About this exercise: Below is a listing. Set down exactly the lines from the one containing "8.ลูกค้าวัดควา" through the one containing "Ratchakrit Klongpayabal, 2017", both ends included, and leave out the rest.
■ ■ ■ ■ ■
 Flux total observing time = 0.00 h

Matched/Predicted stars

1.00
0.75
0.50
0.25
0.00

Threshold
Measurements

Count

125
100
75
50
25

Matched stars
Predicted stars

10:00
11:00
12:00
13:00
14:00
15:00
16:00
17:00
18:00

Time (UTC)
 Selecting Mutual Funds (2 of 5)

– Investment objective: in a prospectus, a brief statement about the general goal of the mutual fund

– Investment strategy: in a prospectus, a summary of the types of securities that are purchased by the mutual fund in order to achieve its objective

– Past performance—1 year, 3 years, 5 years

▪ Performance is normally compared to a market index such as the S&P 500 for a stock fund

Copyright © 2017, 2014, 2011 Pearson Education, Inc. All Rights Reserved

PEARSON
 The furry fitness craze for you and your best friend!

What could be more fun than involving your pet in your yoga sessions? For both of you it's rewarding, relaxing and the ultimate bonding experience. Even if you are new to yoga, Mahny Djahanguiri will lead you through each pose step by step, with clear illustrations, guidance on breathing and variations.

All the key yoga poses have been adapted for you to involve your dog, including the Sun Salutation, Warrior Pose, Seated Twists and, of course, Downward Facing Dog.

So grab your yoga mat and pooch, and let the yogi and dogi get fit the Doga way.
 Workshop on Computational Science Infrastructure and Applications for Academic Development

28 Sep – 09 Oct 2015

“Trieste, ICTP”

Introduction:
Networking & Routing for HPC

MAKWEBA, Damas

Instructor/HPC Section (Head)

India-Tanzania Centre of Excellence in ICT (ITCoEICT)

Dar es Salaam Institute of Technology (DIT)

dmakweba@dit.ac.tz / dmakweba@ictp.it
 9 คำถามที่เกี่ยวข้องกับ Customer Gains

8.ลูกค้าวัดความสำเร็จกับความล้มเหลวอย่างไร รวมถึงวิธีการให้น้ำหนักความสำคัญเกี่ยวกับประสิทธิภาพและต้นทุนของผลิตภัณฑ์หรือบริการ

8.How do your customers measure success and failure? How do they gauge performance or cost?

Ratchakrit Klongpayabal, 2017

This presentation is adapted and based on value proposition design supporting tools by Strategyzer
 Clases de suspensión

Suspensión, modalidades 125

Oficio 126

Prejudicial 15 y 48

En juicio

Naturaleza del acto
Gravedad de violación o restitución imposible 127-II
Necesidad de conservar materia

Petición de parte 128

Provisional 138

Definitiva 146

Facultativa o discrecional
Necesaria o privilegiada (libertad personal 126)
■ ■ ■ ■ ■
Exercise result:
8.ลูกค้าวัดความสำเร็จกับความล้มเหลวอย่างไร รวมถึงวิธีการให้น้ำหนักความสำคัญเกี่ยวกับประสิทธิภาพและต้นทุนของผลิตภัณฑ์หรือบริการ

8.How do your customers measure success and failure? How do they gauge performance or cost?

Ratchakrit Klongpayabal, 2017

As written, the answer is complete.